By Samantha Buechner and Michael Ellis
On October 17, Newsweek released its third annual US and global Green Rankings. With a more durable methodology than in prior years, the rankings are beginning to influence corporate behavior and disclosure.
There are a couple of issues with the rankings that Newsweek should address, however, regarding a false sense of accuracy and cross-in dustry comparisons. These issues are not unique to Newsweek''s rankings. Yet with the broadest exposure to consumers among sustainability rankings, improvements by Newsweek would improve other rankings too.
False Accuracy
Newsweek''s methodology, supported by detailed analysis from research partners Trucost and Sustainalytics, is described here in detail.
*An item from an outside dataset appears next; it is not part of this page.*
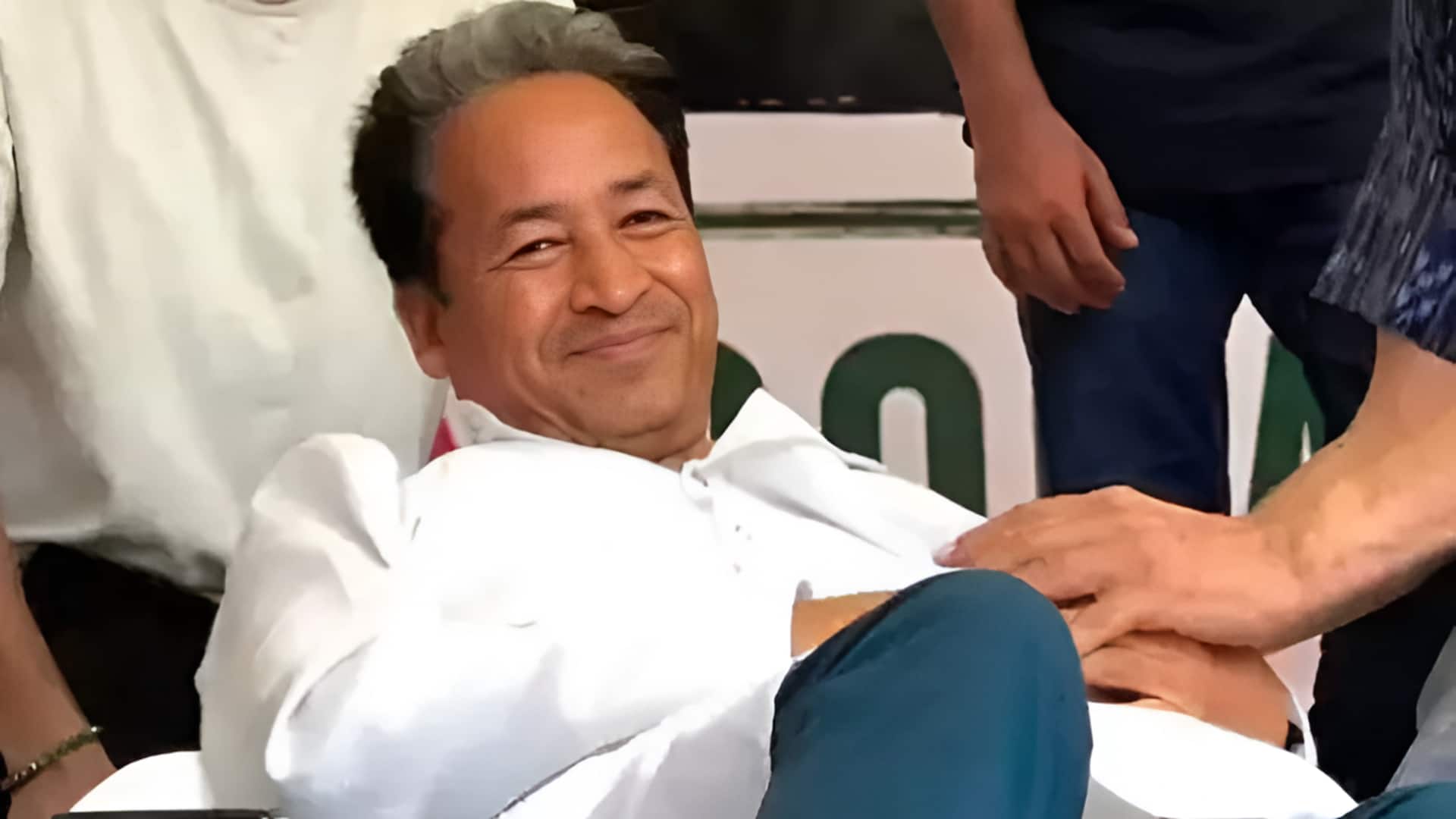 Sonam Wangchuk: వాంగ్‌చుక్‌కు అమెరికాలో మద్దతు.. న్యూయార్క్‌, శాన్‌జోస్‌లో నిరసనలు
In brief, the ultimate "green score" used to determine rankings for 500 U.S. and 500 global companies comprises a weighted average of environmental impact, environmental management, and disclosure scores.
Last year, Newsweek reported its green score to four significant figures (e.g., 76.24). This year, just three (e.g., 76.2). Without reporting error, though, even three significant figures implies that there is a meaningful difference between Intel and Adobe, for example, whose scores differ by a tenth of a point.
Among other estimates, Trucost assigns a dollar value to the potential cost to society of damage to the environment from each company''s practices. Attempting to do so is worthwhile but not possible to a high degree of certainty. The reported scores do not adequately reflect the compounding effect of multiple uncertain evaluations.
Apples to Apples
Newsweek normalizes its rankings to take into account innate differences in the environmental impact of various industry sectors. In a webinar last month, Annie White, Research Manager at Newsweek''s rankings partner Sustainalytics, explained that the environmental impact score, for example, considers individual scores in multiple categories weighted according to their importance by industry. Some categories are zeroed out for particular industries if they don''t apply.
Despite these attempts to standardize across industries, the average green score of the companies within each industry correlates highly with the energy and material intensity of that industry. The graph of industry average green scores shows that, generally speaking, industry sectors that deliver relatively less energy and material-intensive products, like IT services, media, and telecom, have significantly higher scores on average than industries like utilities, materials, and energy. The highest scoring industry, IT, averages a score of 62.5, while the lowest scoring industry, utilities, averages a whopping 22 points lower.
Comparing all companies on one overall ranking list can be misleading since some sector leaders appear as overall laggards. For example, ConEd is 165 in the overall US rankings, but first in the utilities sector. Although industry filters are available, the average subscriber won''t use them. Most users will simply check the top 20 or 50 and not notice that ConEd leads among its peers.
Some suggestions:
Neither of the issues we point out above are unique to Newsweek''s rankings. One of us (Michael) wrote about similar issues with Interbrand''s Best Global Green Brands report, for example. But since Newsweek''s rankings are among the most widely viewed, Newsweek could set an important precedent by making a few changes:
Be less precise. Newsweek should rank companies on a 10-point scale on its three dimensions of environmental impact, environmental management, and disclosure. Ideally, Newsweek would add other categories as well. The final green score could be a weighted average like that described on their methodology page, but just to two significant figures. Yes, this would mean that many companies would have identical scores. But this would more accurately convey how hard it is to compare companies'' practices.
Provide more information. Corporate environmental managers can contact Newsweek and its research partners for more detail behind their environmental impact, management, and disclosure scores. But the average consumer cannot. This makes it much more difficult to develop an informed opinion and make associated decisions about a ranked company. Highlighting a few strengths and weaknesses about each company''s performance would be a good first step. ULE 880, a new sustainability standard being developed by UL Environment and GreenBiz, will reward companies for disclosing their component scores, making it much easier to understand why a company fared as it did.
Lead with industry rankings. Newsweek should present companies by industry as a default, rather than on an overall list with 500 companies across all sectors. This would make it easier to compare like companies to one another. And rather than highlight the top 15 companies across all 500 US and global companies, Newsweek should highlight the leaders in each industry sector. (The current top 15 includes nine technology companies — and no consumer goods, vehicles, materials, or energy companies.) This would give a much better picture of current best practices.
We admire the work of Newsweek, Trucost, and Sustainalytics, yet we hope that they will be even bolder in future rankings.